> SET TASKS
**A)** Reproduce the passage of the article on Temple that begins at the words "Throughout this time" and stops after the words "with the world.".
**B)** Summarize the article on Temple in two sentences.
**C)** Extend the article on Temple, continuing from the point where it stops.
## Begin EXTRACTED TEXT
TEMPLE is a solo project from Adelaide based artist Ben Smith. Ben has spent the last decade running a record label, playing in bands, touring Australia and playing at festivals including Rainbow Serpent, WOMADelaide, Wide Open Space and Strawberry Fields Festival to name a few.

Throughout this time Ben has been working on solo material, while writing and producing records for other people. Its now finally time to share his musings with the world.

We were given a chance to sync up with Temple and learn more about the man behind the music, and the making of his latest release on Black Riot.

Interview With Temple

1.) Can you tell us a little bit about yourself, just who is Temple?

My real name is Ben Smith. I’m a solo artist from Adelaide, Australia, a multi-instrumentalist (meaning I play a lot of instruments badly or as well as required… hahahaha). I first started playing drums and percussion at age 12 and have played in several bands ranging from jazz, punk to psych rock through to the last band I was in which was a live band playing techno with traditional instruments. I also DJ and have been playing and collecting records for the better part of 15 years.

2.) Tell us about this new release on Black Riot?
## End EXTRACTED TEXT
## Begin DATASET SECTION
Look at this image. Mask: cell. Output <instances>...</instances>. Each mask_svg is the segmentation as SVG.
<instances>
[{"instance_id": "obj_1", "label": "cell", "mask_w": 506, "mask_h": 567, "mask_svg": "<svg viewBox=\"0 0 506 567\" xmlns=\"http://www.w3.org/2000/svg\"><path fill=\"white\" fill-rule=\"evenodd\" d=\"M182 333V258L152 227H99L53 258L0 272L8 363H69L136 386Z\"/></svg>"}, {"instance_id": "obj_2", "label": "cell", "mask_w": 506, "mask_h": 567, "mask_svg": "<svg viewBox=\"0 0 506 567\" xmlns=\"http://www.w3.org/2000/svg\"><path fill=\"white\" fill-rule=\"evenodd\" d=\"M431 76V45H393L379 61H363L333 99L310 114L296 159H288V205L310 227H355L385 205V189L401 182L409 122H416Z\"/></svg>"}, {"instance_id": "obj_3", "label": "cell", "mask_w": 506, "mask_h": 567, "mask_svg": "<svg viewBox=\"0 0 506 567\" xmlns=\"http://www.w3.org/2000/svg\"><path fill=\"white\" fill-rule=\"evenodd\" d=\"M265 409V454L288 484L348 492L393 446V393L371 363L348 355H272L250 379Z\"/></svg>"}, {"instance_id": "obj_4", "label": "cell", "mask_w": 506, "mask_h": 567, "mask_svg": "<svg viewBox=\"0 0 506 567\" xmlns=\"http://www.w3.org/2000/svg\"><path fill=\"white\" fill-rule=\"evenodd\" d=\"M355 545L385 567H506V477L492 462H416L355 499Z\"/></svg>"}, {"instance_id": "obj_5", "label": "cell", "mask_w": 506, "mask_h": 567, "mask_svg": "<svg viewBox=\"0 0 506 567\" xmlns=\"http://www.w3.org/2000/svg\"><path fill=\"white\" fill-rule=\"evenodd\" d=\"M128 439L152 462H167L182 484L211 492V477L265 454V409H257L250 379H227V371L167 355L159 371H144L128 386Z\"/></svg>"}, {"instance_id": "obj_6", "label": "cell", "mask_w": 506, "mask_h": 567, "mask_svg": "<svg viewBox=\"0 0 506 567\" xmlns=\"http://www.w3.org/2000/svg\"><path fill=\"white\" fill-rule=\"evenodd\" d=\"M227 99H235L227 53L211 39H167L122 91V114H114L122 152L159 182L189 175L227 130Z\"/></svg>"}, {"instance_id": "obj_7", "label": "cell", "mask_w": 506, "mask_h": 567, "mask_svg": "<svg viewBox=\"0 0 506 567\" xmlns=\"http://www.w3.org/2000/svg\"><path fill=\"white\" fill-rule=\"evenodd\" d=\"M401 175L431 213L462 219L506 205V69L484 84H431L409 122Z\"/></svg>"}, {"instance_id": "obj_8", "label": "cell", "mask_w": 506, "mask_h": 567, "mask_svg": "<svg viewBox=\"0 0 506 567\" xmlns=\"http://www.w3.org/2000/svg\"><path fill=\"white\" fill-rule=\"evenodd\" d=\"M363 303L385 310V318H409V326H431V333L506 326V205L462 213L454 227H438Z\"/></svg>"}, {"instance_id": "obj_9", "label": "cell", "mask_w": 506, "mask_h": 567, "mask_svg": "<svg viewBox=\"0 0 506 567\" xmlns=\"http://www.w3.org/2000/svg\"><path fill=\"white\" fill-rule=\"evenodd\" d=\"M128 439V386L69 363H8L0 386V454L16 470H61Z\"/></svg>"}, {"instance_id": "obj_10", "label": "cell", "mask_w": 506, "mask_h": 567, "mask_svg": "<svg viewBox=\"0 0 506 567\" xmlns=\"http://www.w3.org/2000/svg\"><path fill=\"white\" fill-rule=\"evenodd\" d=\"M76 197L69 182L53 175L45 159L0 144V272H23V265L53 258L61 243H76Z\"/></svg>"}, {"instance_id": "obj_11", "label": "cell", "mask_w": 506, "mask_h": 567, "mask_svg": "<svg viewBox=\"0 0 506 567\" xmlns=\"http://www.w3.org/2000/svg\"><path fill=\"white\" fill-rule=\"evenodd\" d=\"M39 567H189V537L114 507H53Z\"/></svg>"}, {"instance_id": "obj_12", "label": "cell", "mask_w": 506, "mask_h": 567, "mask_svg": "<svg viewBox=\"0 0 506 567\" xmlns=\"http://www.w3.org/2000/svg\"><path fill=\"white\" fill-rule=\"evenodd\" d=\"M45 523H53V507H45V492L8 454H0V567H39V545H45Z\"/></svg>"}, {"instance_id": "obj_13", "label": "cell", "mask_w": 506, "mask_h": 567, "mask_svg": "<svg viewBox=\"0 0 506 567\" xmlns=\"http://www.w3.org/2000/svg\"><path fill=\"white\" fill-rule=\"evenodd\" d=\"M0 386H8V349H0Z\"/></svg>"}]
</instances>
## End DATASET SECTION
> TASK RESULTS
**A)**
Throughout this time Ben has been working on solo material, while writing and producing records for other people. Its now finally time to share his musings with the world.

**B)** Temple is the solo project of Adelaide-based multi-instrumentalist Ben Smith, who has spent the last decade running a record label, playing in bands, touring Australia, and performing at festivals such as Rainbow Serpent and WOMADelaide. He began playing drums and percussion at age 12, has played in bands ranging from jazz and punk to psych rock and a live techno band, and has been DJing and collecting records for the better part of 15 years.

**C)**
It’s a collection of music that has been written over the last 10 years and has only been finished off within the last couple of years. I’m influenced by a lot of musical genres and I guess I’ve been experimenting and trying to find how to combine all of those influences to create the music I hear in my head. The selection of tracks on this EP are me exploring different genres that are similar, but not the same. The Woman with the Pink Lips, for example, is a tongue in cheek nod to Laurent Garnier’s The Man with the Red Face and it’s more techno focused compared to Dr. Ban, which has a more disco slant while Get It is somewhere in the middle. To be honest Get It is the first track that I started to feel like I was beginning to cross genres and was getting close to creating some of what I was hearing in my head. No Goal was really just a track I made for me; as a reminder that there’s nowhere to get.

3.) Who are your greatest influences as an artist?

I mean my earliest musical influence is kind of embarrassing, but was funnily enough Enya’s Orinoco Flow (aka Sail Away). Apparently when I was a kid (maybe 2 or 3) I used to call it “dig and delve” and I remember asking for it to be played all the time. I’d like to say that it was this that shaped my penchant for electronic music but who knows if that’s accurate. After that it was Michael Jackson’s History double gold CD. I was about 8 years old and would sit by the home Sony stereo and listen to that on repeat for hours, day after day.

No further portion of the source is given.